The switch has even been welcomed outside the plant. The lead painter reports that though he paints in protective clothing, some paint gets on his clothes when items are removed from the conveyor belt or when he's cleaning the booth. But the waterborne paint is much easier to clean, and his work clothes don't wear as fast.
SidebarMartin Engineering is a global supplier of systems that make the handling of bulk materials cleaner, safer and more productive. Its products are used in industrial applications where difficulties in handling bulk materials lead to problems in production.
Leading markets include coal-fired, electricity-generating facilities; coal, metallic and nonmetallic mineral mines; steel mills and foundries; pulp and paper mills; grain, food and chemical processing operations; aggregate, cement and concrete producers; and bulk transportation facilities.
Martin Engineering offers products and services in two basic groups. The Flow Aids group consists of equipment and services that improve the recovery of bulk solids from storage and maintain the movement of solids through the process. The line consists of vibrators, air cannons, railcar unloading systems and related components.
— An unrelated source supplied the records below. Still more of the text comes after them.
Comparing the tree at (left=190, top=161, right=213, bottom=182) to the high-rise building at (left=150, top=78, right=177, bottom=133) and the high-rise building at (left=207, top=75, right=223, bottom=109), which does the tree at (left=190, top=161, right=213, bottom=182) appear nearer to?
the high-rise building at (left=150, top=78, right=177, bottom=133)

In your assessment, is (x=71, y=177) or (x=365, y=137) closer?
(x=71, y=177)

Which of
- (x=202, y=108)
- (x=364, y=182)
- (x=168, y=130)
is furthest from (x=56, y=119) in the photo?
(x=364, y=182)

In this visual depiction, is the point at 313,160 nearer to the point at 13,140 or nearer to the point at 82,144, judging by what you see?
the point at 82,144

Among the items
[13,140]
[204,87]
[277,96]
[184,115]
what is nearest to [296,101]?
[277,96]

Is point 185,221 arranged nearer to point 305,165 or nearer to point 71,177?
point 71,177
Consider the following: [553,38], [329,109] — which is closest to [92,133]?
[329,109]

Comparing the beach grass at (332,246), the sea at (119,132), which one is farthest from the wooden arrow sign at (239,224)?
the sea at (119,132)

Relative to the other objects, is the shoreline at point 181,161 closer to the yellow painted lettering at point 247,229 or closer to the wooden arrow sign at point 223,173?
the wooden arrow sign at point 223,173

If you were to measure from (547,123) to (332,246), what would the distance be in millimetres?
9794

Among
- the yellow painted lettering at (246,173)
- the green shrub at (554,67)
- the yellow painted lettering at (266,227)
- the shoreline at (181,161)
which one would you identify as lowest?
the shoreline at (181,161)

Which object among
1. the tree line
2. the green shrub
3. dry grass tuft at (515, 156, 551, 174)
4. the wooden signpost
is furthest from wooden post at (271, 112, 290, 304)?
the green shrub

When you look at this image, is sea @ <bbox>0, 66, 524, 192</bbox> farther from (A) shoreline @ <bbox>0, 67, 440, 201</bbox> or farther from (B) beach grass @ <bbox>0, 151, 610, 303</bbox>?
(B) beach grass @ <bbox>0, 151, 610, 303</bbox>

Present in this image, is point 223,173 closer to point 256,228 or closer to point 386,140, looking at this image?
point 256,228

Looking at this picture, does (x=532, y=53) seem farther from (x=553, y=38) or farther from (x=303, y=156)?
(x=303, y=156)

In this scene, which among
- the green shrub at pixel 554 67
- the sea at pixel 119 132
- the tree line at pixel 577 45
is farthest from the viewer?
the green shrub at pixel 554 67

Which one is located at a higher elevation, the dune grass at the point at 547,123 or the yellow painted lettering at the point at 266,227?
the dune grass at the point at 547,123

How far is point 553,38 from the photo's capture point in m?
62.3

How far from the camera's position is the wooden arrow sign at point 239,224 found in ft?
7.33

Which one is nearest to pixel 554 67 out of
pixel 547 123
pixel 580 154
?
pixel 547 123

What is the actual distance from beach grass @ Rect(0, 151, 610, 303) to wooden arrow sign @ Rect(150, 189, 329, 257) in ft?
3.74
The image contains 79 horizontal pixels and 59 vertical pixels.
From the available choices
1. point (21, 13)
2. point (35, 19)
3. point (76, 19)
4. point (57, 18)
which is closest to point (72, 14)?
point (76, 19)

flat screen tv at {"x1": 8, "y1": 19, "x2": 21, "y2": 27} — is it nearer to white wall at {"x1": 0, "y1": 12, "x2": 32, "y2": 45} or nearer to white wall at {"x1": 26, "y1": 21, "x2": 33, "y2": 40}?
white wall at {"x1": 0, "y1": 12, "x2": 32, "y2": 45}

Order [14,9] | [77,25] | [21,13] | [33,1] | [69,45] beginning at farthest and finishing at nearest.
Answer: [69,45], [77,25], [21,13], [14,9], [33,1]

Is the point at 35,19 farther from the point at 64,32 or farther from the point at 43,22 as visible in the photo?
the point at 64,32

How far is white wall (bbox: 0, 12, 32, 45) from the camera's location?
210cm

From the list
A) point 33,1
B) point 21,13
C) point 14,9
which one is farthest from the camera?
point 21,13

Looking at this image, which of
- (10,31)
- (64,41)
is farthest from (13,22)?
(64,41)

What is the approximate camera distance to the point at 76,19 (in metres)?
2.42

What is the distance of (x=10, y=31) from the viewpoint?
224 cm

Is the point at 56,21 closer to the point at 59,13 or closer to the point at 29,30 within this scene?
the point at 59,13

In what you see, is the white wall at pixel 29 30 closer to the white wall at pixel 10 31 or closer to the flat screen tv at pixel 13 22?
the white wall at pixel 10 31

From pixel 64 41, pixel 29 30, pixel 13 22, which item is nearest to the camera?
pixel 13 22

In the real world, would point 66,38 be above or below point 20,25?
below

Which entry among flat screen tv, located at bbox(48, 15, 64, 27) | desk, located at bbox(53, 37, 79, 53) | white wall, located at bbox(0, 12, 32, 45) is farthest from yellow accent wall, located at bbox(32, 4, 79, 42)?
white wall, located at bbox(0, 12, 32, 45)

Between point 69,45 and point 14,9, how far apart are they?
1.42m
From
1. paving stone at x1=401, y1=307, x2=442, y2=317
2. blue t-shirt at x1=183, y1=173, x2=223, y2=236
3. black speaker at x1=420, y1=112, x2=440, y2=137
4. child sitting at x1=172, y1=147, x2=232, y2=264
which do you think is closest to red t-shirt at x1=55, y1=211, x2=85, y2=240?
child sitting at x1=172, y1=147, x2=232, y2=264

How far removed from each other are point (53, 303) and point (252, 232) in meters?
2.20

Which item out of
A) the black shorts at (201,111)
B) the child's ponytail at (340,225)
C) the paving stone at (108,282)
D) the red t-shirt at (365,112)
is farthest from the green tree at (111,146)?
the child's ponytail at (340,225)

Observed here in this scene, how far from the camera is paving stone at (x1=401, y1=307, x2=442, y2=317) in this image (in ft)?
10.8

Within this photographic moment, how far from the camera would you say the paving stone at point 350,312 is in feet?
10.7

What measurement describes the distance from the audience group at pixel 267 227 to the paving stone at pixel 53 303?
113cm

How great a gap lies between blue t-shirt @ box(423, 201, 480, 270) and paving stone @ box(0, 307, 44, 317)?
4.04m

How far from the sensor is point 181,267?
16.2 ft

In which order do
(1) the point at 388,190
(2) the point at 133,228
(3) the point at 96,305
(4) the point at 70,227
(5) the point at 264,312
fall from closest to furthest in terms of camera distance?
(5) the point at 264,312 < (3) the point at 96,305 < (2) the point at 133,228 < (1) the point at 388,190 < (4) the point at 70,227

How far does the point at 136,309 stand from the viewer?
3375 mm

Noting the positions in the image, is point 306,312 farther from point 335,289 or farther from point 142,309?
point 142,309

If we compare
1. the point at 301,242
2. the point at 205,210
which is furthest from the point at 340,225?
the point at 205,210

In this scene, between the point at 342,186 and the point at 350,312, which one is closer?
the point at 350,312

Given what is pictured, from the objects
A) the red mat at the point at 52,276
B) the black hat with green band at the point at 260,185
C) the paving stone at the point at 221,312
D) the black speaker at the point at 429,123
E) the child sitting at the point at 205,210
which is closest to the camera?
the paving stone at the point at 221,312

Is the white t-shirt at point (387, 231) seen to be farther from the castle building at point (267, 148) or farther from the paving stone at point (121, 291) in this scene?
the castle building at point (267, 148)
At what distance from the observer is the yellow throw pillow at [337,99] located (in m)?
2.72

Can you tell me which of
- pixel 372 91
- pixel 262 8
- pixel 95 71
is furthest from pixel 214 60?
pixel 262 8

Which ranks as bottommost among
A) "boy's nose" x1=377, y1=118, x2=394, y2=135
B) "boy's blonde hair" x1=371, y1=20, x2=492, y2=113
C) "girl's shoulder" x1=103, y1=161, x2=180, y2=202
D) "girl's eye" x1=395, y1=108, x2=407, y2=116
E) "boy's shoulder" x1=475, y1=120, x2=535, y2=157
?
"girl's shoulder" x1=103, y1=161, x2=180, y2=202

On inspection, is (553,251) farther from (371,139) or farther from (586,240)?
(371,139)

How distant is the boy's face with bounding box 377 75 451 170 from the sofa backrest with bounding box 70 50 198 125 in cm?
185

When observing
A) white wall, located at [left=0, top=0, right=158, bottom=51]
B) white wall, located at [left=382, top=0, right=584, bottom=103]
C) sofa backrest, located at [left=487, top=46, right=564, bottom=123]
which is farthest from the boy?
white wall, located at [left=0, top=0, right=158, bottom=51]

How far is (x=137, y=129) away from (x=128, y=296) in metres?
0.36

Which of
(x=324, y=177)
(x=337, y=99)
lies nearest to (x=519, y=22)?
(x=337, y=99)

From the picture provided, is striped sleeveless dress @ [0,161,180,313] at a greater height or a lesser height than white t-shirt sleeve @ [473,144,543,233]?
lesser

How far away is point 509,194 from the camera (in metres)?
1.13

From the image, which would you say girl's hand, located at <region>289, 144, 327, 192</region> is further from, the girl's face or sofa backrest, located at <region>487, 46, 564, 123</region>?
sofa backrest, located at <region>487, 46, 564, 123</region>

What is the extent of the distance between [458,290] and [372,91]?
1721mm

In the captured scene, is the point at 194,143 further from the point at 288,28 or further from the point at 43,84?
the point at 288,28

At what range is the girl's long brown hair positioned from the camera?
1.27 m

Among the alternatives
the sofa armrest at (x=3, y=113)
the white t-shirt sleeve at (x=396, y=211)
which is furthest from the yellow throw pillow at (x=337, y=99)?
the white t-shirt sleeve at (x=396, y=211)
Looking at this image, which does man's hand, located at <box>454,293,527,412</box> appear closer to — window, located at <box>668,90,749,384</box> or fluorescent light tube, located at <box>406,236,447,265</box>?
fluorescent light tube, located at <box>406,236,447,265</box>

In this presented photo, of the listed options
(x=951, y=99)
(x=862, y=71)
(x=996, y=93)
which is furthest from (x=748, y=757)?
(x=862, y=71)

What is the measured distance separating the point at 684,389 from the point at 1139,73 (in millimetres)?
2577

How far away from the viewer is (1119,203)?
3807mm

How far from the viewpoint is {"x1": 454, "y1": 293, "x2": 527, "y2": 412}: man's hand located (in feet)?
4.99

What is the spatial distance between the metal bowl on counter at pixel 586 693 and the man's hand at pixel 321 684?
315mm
The Conveyor Products group provides methods to control fugitive material and improve the efficiency of belt conveyors. This group includes belt-cleaning systems, belt-support structures, skirtboard seals, belt-training devices and dust-suppression systems. Custom-engineered systems include air-supported belt conveyors and engineered "hood and spoon" chutes.
Martin Engineering was founded in 1944. The first product was the Vibrolator Pneumatic Ball Vibrator patented by Edwin Peterson and still used today for its original application of promoting the flow of bulk solid materials. The company's name comes from an earlier partnership used to manufacture and market Peterson's invention.
The corporate headquarters in Neponset, IL, is a 130,000-square-foot facility, including 18,700 square feet of office space, 102,500 square feet of manufacturing space, 3,500 square feet of research and development test facilities, and a 2,000-square-foot training center. The company has licensees and representatives around the world, including subsidiaries in Mexico, Brazil, France, Germany, Australia and Indonesia.
Internal manufacturing operations include the latest NC and CNC machining, stamping, punching, and forming machinery; welding and flame-cutting operations; urethane molding operations; painting, assembly, and packaging operations; and a comprehensive tool and die department. Martin Engineering routinely machines and fabricates a variety of materials, including ductile and gray iron, mild and stainless steel, and aluminum, as well as steel and aluminum castings, and molded polyurethane and plastics.
The company received ISO 9001 certification in 1995 and was recertified in 1998 and 2001.
Recently the company has acquired manufacturers such as Lyon, France-based VSR ProCD, a manufacturer of bulk solids-handling systems, and Witbank, South Africa-based Scorpio Conveyor Products Ltd., and has entered into strategic relationships with other companies.